目的: 以下のデータから文字列「image」を含む行をすべて探し出し、それらの行を書き写すこと。大文字と小文字は区別する。

入力データ:
· · · · ·

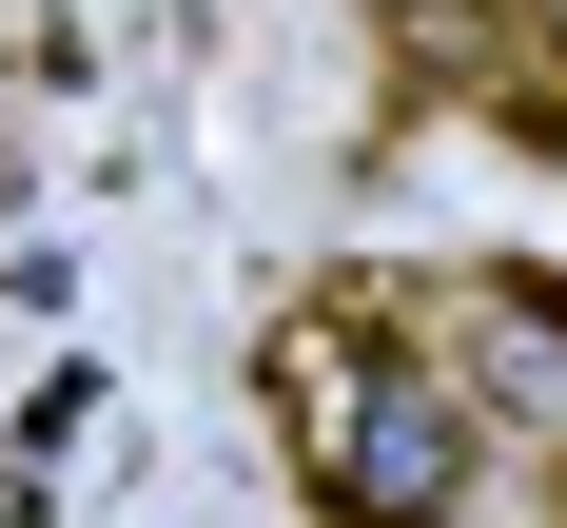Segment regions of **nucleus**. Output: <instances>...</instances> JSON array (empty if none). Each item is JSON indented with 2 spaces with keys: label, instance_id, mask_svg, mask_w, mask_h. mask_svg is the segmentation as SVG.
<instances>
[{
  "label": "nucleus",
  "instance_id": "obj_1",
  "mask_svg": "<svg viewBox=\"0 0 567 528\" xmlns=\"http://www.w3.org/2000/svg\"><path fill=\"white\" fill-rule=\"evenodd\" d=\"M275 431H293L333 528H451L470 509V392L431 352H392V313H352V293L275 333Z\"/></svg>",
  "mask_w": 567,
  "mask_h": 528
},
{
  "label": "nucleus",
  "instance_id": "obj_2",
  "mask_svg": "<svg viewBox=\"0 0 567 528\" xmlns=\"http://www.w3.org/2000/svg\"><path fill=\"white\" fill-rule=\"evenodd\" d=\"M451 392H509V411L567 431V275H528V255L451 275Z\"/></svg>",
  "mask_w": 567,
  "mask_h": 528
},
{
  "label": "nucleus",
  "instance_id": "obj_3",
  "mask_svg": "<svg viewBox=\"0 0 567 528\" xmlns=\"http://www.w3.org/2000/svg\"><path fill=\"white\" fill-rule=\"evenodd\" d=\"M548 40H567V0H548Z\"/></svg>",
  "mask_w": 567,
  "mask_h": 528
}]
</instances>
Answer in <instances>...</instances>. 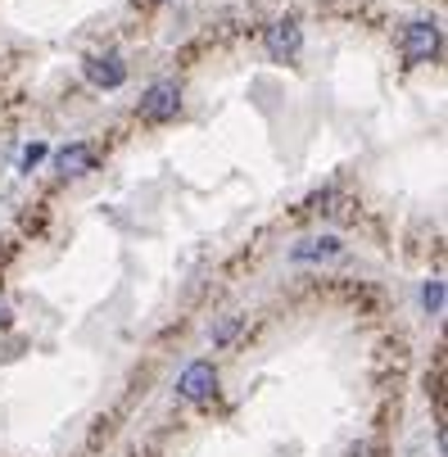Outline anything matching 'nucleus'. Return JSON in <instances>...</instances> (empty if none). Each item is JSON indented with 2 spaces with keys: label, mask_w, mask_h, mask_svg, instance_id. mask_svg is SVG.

· · · · ·

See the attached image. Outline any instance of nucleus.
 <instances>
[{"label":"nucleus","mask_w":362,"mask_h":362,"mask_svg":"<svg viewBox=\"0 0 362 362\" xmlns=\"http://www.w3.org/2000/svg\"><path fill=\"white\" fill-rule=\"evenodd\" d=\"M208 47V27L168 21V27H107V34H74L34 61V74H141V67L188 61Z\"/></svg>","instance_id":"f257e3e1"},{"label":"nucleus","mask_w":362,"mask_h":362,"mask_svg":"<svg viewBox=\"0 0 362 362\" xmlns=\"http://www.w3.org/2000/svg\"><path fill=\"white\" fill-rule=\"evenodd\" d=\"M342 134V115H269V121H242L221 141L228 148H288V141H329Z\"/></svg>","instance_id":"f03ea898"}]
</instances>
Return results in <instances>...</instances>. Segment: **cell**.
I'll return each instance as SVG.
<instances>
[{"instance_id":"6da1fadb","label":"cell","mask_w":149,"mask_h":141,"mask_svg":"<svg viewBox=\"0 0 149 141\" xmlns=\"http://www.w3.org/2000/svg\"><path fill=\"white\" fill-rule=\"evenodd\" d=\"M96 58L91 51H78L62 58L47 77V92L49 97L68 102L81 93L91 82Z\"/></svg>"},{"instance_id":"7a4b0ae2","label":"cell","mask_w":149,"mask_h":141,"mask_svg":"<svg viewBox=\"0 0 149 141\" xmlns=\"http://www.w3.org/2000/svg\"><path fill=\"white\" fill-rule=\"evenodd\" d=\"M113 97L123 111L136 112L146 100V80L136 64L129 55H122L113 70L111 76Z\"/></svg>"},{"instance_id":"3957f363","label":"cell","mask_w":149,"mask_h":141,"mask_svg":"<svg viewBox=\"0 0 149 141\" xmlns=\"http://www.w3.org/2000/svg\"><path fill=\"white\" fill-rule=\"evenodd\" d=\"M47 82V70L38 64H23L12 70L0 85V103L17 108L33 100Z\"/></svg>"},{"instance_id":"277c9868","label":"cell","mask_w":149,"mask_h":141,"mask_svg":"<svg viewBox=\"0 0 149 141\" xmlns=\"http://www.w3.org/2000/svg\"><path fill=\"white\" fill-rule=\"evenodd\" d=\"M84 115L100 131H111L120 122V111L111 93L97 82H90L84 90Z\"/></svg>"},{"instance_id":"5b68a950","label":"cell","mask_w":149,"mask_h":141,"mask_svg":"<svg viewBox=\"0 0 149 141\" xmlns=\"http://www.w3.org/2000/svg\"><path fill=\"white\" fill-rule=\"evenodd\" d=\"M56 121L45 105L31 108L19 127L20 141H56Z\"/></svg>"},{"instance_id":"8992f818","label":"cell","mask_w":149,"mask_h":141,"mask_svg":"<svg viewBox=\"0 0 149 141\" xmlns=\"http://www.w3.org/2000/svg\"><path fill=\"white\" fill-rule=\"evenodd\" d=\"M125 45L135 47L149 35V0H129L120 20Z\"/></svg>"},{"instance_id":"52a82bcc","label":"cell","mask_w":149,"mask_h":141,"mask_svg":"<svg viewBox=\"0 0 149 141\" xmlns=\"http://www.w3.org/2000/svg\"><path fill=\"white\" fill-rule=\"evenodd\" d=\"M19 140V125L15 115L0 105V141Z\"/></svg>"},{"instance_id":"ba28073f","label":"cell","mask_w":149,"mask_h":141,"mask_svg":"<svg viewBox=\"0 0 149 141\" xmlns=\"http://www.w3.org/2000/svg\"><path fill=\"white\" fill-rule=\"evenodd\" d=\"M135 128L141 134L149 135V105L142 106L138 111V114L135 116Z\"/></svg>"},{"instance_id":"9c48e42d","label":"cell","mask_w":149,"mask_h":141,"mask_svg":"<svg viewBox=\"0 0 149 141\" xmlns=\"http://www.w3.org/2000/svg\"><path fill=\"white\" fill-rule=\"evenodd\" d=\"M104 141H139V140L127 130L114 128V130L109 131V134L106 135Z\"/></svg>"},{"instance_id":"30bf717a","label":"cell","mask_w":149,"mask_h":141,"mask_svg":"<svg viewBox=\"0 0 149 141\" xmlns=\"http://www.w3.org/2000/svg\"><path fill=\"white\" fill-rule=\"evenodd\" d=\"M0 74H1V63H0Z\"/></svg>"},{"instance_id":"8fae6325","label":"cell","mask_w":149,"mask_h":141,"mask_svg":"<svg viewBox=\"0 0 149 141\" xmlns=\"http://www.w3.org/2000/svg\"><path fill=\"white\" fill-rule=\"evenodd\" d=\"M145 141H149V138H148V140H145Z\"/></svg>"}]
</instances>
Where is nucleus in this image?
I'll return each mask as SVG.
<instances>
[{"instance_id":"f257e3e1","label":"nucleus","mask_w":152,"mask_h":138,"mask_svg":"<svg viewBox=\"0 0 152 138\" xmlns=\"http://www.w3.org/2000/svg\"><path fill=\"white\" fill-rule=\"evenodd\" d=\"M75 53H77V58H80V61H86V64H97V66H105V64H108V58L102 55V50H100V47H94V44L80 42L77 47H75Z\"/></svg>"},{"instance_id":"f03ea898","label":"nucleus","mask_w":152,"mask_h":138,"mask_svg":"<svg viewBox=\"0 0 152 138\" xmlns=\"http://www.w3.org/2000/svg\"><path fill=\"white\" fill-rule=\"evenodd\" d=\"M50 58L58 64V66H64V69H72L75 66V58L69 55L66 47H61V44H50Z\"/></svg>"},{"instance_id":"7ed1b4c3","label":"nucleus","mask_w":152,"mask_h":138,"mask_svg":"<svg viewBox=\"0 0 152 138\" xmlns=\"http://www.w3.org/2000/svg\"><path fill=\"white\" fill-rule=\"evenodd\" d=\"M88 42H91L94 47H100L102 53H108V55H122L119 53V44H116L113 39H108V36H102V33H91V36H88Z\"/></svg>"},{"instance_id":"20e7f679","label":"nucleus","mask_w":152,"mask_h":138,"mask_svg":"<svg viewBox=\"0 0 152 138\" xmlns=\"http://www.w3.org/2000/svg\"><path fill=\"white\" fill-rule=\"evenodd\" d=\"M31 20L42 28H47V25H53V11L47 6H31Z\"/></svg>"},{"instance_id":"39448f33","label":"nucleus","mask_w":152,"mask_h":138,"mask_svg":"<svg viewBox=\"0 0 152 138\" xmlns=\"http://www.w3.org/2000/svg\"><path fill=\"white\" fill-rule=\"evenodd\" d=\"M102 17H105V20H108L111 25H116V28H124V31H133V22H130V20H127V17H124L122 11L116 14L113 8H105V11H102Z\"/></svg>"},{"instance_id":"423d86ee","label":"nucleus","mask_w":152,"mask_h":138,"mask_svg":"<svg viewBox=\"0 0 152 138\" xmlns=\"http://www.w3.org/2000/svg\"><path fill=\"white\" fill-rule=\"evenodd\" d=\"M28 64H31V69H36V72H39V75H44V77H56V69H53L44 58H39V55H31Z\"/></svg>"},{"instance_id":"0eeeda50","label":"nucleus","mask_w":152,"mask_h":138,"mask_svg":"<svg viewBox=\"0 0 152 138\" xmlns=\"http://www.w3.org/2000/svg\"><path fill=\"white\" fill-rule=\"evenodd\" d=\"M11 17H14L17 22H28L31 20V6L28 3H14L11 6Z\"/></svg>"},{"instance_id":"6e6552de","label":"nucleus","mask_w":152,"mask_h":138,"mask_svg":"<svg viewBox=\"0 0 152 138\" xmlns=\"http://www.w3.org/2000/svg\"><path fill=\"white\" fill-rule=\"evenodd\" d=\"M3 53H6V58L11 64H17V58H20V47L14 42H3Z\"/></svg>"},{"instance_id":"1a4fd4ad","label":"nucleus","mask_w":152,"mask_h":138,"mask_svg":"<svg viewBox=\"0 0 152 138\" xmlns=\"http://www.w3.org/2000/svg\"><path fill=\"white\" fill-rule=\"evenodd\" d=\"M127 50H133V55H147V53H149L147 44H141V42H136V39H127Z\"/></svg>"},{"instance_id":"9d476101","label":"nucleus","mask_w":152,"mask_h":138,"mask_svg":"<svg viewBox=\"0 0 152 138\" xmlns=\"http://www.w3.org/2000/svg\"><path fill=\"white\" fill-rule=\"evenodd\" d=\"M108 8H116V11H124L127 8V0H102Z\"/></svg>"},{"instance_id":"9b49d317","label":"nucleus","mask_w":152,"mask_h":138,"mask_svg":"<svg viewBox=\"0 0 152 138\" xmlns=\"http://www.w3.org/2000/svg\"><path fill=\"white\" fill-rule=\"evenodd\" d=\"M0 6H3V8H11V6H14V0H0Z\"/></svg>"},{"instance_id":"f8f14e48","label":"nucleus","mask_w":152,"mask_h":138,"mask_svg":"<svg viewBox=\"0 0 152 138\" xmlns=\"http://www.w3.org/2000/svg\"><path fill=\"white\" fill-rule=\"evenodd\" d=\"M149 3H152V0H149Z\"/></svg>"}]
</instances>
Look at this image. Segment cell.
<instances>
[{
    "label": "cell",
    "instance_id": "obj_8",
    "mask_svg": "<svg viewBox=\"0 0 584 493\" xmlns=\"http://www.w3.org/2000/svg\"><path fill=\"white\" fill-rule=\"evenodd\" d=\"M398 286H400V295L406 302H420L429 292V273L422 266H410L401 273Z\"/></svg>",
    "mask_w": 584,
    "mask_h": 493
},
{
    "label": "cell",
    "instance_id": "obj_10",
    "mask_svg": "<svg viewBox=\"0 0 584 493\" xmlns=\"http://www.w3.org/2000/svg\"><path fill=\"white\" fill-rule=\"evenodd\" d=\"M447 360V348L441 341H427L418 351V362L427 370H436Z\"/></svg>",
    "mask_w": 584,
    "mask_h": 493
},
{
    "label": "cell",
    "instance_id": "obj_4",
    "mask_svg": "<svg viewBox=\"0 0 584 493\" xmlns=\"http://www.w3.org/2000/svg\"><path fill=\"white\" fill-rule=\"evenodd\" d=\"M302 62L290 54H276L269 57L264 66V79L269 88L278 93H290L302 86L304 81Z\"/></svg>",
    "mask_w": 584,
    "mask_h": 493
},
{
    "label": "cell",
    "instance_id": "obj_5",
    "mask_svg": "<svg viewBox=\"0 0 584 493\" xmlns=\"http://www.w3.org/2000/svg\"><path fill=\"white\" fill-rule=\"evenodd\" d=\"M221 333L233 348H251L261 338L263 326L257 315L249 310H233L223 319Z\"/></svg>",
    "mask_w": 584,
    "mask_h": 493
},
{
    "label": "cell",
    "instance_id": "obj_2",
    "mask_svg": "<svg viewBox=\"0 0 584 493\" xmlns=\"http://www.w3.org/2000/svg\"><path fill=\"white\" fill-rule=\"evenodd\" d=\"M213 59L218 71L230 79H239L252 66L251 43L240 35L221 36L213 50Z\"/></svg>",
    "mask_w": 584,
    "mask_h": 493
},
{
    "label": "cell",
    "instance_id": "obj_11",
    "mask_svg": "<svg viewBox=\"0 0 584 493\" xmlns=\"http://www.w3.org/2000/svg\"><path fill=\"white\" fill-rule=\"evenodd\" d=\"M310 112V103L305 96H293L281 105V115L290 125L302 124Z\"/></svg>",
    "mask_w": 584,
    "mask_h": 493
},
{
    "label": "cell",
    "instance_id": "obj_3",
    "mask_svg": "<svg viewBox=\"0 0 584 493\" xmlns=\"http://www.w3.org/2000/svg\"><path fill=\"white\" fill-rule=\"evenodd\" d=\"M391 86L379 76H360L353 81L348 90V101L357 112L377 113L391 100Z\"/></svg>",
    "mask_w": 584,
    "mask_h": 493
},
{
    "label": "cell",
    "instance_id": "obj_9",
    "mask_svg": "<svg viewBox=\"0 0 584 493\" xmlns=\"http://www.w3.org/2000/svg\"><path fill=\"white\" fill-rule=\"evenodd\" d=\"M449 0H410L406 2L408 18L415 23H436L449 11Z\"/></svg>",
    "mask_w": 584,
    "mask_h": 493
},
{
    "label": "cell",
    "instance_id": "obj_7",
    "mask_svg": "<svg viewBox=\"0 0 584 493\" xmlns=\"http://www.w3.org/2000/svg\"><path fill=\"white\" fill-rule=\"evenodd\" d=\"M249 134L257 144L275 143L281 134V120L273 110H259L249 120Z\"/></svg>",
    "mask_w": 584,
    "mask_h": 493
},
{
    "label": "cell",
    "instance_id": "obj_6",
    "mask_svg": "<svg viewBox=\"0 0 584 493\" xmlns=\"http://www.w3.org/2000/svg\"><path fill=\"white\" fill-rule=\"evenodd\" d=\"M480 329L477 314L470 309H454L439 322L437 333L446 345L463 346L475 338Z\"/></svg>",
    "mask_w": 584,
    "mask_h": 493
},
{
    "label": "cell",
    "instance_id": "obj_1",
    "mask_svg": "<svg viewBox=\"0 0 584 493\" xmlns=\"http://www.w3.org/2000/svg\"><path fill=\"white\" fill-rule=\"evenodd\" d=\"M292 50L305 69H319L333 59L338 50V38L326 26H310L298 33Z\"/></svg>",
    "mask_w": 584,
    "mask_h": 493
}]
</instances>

· · · · ·

完全な出力:
See the attached image. Outline any instance of nucleus.
Where is nucleus in this image?
Look at this image. Segment cell.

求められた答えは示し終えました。